Passage shown =
::::

These inconsistencies are not only used verbally, they are promulgated in the stucco literature, in trade and professional journals and in building codes and standards governing stucco.  It is no mystery then, why the stucco industry has an abundance of differing perspectives and practices, if we are not using the same terminology, and we are not always speaking the same language in some important instances.  We as stucco industry participants need to strive to resolve and harmonize this circumstance, seek common ground with a common use of terminology and be certain individually, that we are using the same terminology and applying that terminology appropriately and correctly.


Visit the StuccoMetrics Reference Archives webpage for cited references and further information.




An example of stucco terms that have changed meaning over time:  The terms “expansion joint” and “control joint” and their permutations; where they once meant the same thing it is important to understand their distinctions as we define them today - what these different stucco movement joint lath accessory components and subassemblies are, and how they are installed, function and perform differently as subassemblies and assemblies of the stucco wall cladding system.  While their differences are now understood better in the industry than previously, these two terms have been mis-applied and misunderstood since the mid-1950s when they came to be.  The term “expansion joint” was used in the Clark patent for the Double-V “expansion joint” (called a SMJ lath accessory component on this website) and it was then introduced to the marketplace by the Penn Metal Company as an “expansion joint”.  The 1971 ANSI A42.3 Lathing and Furring standard refers to “control joints”, the terms’ earliest known Industry Standard reference which, also interestingly, makes no reference to the term “expansion joint”.  The “expansion joint” nomenclature in the Penn Metal Corp. literature was in regular use until the early 1980s when the literature began referring to “control joints” – two words interchangeably used for the same thing - because it was described as ‘controlling’ cracking.  Fast forward to now.  ASTM C1063 has developed to define the different purposes and functions and to make a distinction between the terms “control” joint and “expansion” joint.  Both of these terms in current usage are unfortunately still vague, obscure and to this day most everything surrounding them is significantly misunderstood and as a result, causes misapplication, misinstallation, and disharmony in the industry by all concerned.  We can begin to resolve this dilemma by agreeing to reevaluate stucco terminology for clarity and to use terminology correctly and with well-defined consistent meanings in the industry.

::::

Provided data =
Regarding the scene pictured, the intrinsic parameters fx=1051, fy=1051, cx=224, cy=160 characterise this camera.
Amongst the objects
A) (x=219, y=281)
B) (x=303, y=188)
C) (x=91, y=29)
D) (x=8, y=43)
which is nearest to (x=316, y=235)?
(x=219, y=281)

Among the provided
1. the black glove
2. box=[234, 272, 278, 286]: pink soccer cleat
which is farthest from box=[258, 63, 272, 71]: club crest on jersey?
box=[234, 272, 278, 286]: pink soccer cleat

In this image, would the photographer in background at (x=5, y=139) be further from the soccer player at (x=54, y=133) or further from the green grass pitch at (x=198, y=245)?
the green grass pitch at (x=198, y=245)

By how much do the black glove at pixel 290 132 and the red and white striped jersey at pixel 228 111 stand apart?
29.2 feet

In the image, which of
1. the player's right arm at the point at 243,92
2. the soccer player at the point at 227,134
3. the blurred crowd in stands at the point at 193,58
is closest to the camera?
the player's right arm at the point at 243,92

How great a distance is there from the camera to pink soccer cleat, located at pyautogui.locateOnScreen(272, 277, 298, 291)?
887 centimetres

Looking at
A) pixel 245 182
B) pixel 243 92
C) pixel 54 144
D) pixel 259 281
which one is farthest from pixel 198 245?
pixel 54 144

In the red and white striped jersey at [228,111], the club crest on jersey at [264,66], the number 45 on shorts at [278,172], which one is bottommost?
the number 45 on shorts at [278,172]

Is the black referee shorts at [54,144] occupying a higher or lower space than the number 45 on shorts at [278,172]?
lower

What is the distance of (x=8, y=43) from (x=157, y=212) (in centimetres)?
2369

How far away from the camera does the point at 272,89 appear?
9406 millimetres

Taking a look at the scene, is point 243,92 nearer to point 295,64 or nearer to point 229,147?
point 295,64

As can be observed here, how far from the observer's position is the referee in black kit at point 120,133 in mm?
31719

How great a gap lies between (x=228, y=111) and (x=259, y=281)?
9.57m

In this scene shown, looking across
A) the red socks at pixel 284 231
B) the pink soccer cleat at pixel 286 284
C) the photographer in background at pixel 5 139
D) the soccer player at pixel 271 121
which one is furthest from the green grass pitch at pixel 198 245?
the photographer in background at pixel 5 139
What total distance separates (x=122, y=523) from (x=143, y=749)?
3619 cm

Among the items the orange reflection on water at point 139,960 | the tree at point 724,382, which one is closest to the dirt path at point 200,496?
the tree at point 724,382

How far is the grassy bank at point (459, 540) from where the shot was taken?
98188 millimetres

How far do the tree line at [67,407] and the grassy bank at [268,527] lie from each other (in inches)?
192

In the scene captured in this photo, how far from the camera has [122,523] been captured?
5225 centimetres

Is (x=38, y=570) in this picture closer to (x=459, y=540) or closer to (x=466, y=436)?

::::

Requirements =
a – From the passage on stucco terminology, return the text starting with "These inconsistencies are" and going on through "appropriately and correctly.".
b – For each statement below, say whether it agrees with the passage on stucco terminology, and back each yes or no with the deciding words of the passage, quoted exactly: (i) The 1971 ANSI A42.3 Lathing and Furring standard uses the term "expansion joint." (ii) Penn Metal Corp. literature regularly used the "expansion joint" nomenclature until the early 1980s. (iii) The terms "expansion joint" and "control joint" came into being in the mid-1950s.

Results of the exercise =
a –
These inconsistencies are not only used verbally, they are promulgated in the stucco literature, in trade and professional journals and in building codes and standards governing stucco.  It is no mystery then, why the stucco industry has an abundance of differing perspectives and practices, if we are not using the same terminology, and we are not always speaking the same language in some important instances.  We as stucco industry participants need to strive to resolve and harmonize this circumstance, seek common ground with a common use of terminology and be certain individually, that we are using the same terminology and applying that terminology appropriately and correctly.

b –
(i) No: "makes no reference to the term “expansion joint”"
(ii) Yes: "The “expansion joint” nomenclature in the Penn Metal Corp. literature was in regular use until the early 1980s"
(iii) Yes: "since the mid-1950s when they came to be"